I teach my class with online IPython Notebooks, which provide interactive computation. The students can play with code and see how equations change in real time when they change a parameter. I’ll ask, “Okay, we’re going to change the price of uranium enrichment. How will this affect the price of nuclear fuel?” And I’ll call on random students. They’ll describe what they’d expect to happen. Then they’ll change a parameter and rerun the cell in the notebook. And their expectations are either confirmed or denied.

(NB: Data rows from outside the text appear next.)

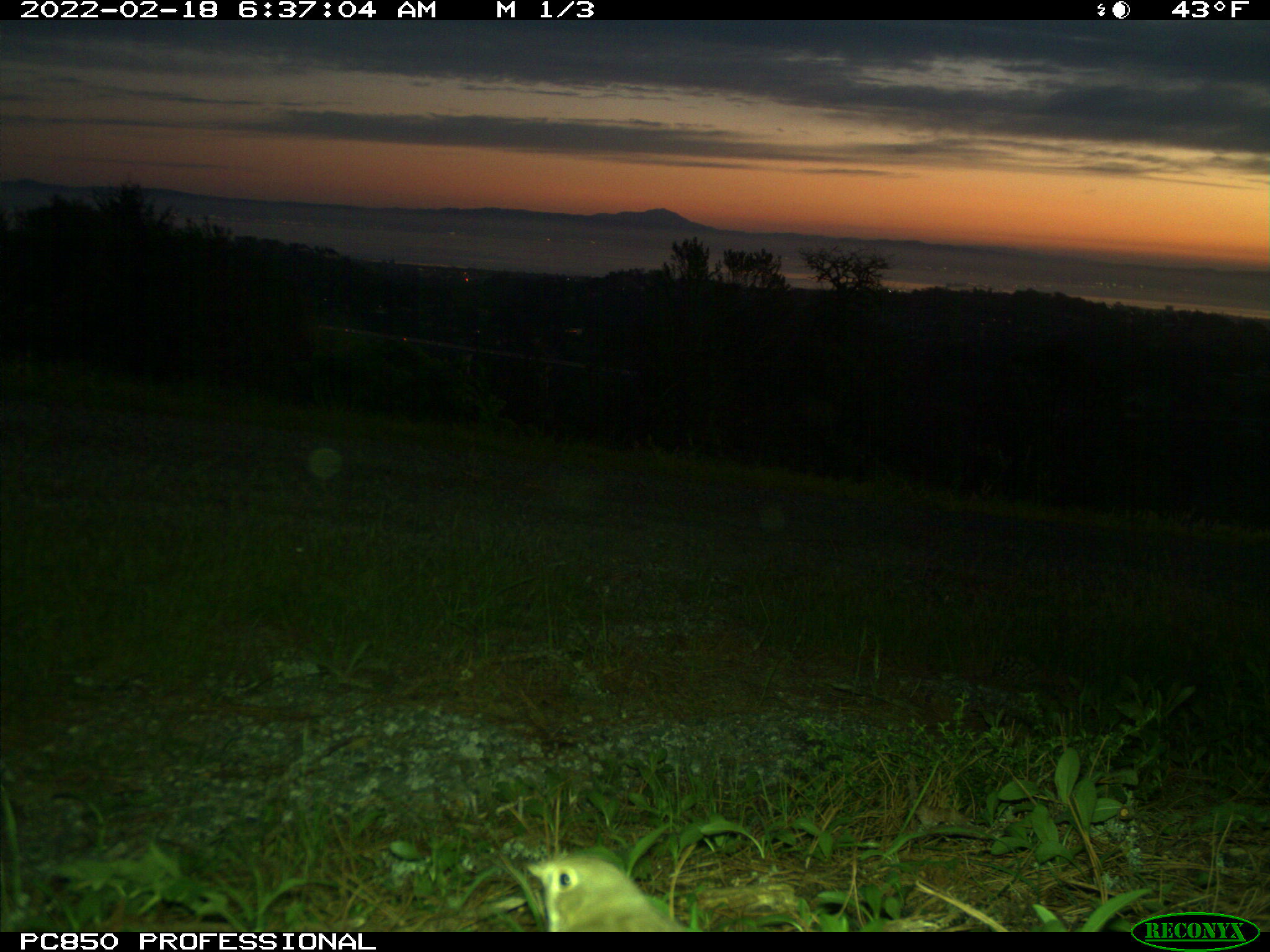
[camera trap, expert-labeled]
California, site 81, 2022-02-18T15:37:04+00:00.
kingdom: Animalia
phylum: Chordata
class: Aves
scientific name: Aves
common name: bird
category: unknown bird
Unknown bird (bird) (Aves).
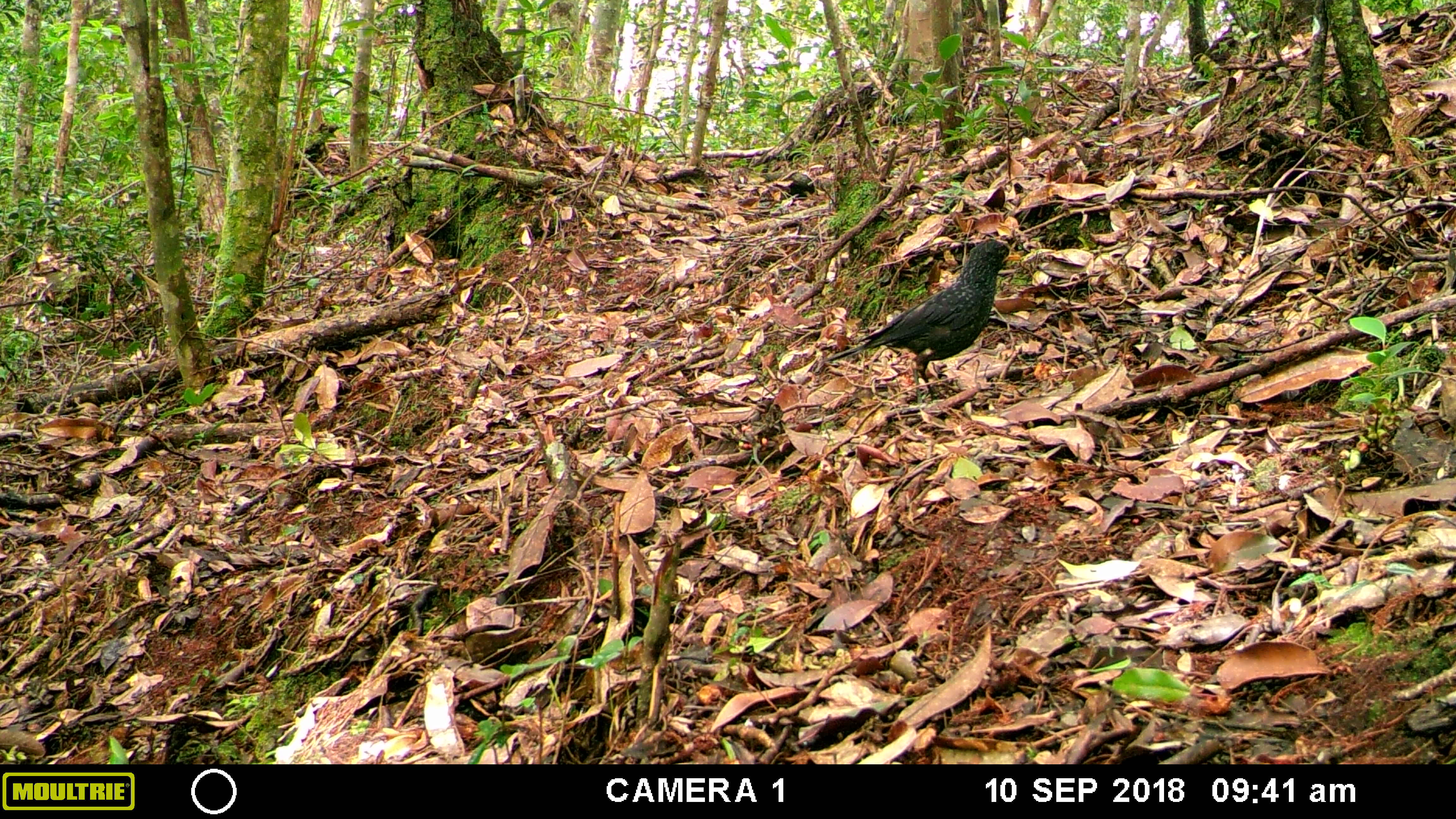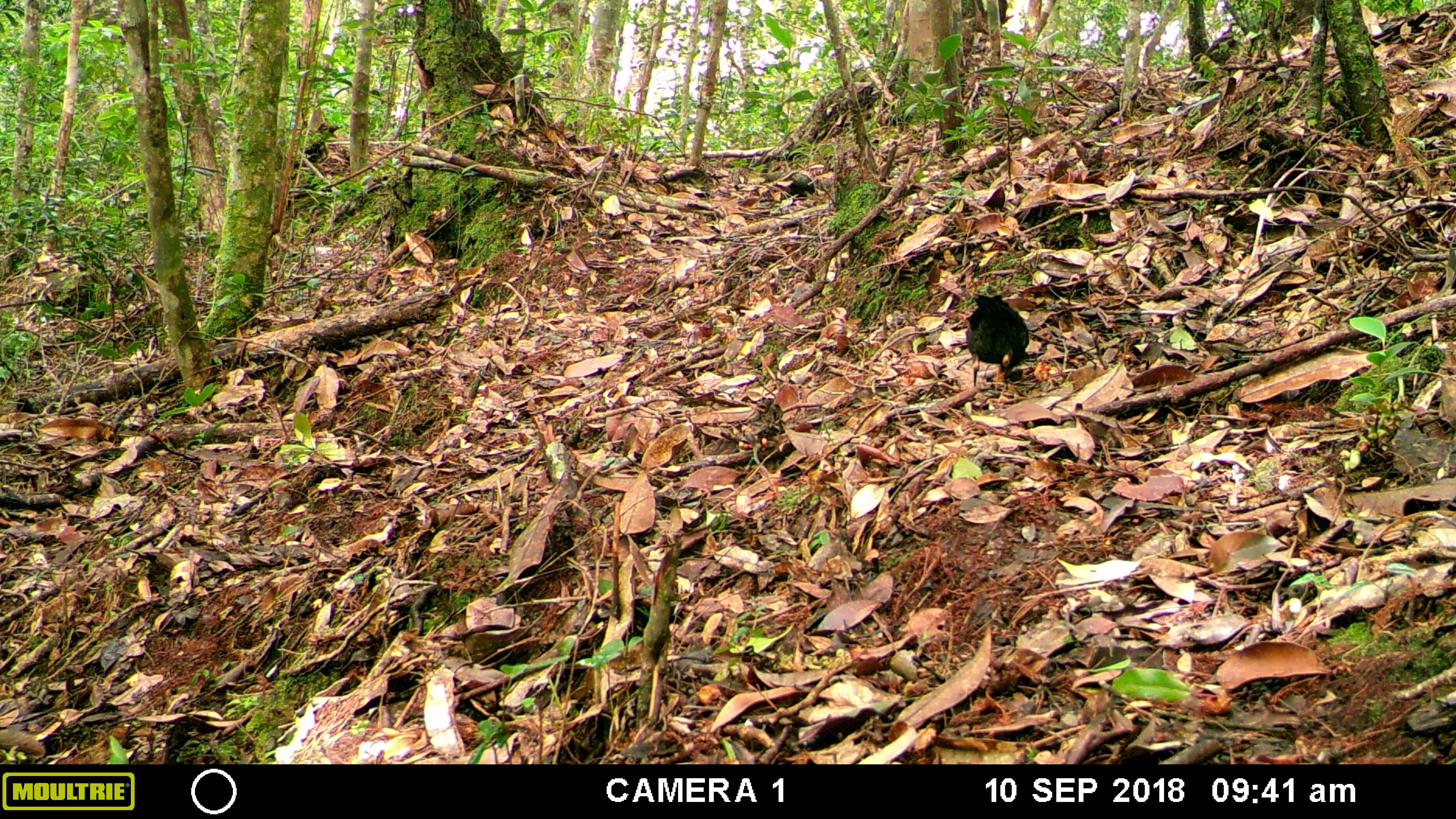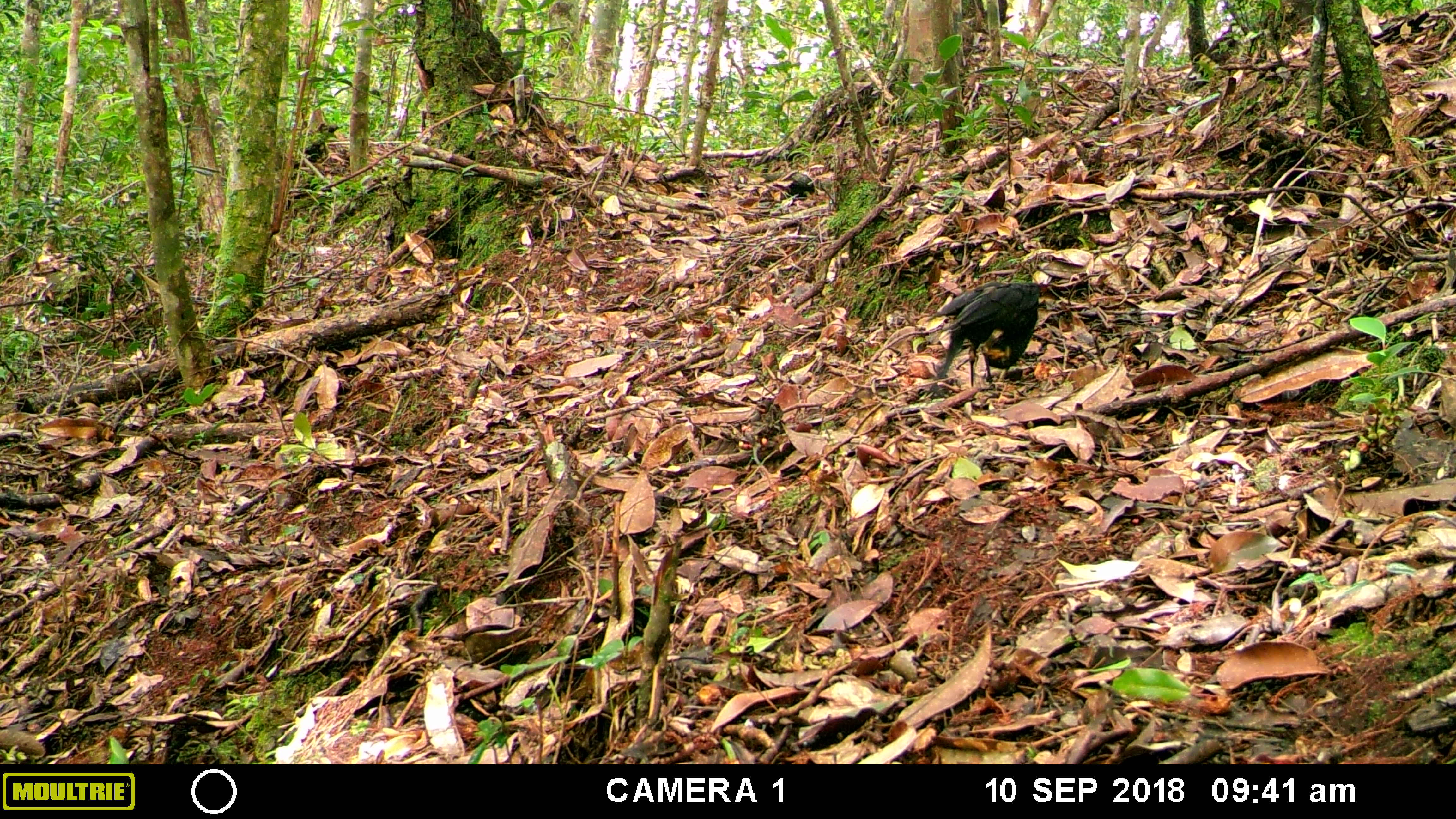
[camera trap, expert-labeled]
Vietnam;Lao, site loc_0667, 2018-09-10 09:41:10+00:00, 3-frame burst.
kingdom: Animalia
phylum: Chordata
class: Aves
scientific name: Aves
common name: bird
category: unidentified bird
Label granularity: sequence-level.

(Image by L. Brian Stauffer)

I also teach a graduate class on reactor theory that is more math-based. It explores methods to solve the neutron transport equation. The neutron transport equation describes how to predict or determine the number, energy and angle of neutrons in a reactor. Reactor designers and analysts need to understand the characteristics of a reactor’s neutron population in order to keep the reactor “critical.” A critical reactor produces the same number of neutrons at each stage in the chain reaction, and therefore can maintain a constant, steady power level. We prefer to avoid reactors that have increasing (“supercritical”) or decreasing (“subcritical”) neutron populations. Supercritical reactors can be impossible to control, while subcritical reactors have the opposite problem—they eventually produce zero power.

In my graduate class, I teach with an iPad. That’s pretty common these days. I write on my iPad and it shows up on a screen. The students follow along, many of them writing their notes on their own iPads. I am also able to share the PDFs with them, which are searchable. The app I use is capable of recognizing my handwriting as text, which I find just amazing.

In my research, I do modeling and simulation of advanced reactors and fuel cycles. That is, I write computational tools and run large-scale simulations to investigate the physics inside new reactor designs, and to investigate options for recycling spent nuclear fuel.

I became a nuclear engineer because I’m worried about the climate. There’s only so much land to put wind farms on. The sun doesn’t always shine when you need electricity, and the wind doesn’t always blow. We don’t have enough storage capacity to allow renewables to power everything because they’re unreliable. The grid can’t handle that instability. I am all for renewables, but we’re not there yet, and we need to replace coal now. Immediately. Only nuclear can provide the reliable, emissions-free, base-load power that can do so. 

Edited and condensed from an interview conducted on March 2, 2018.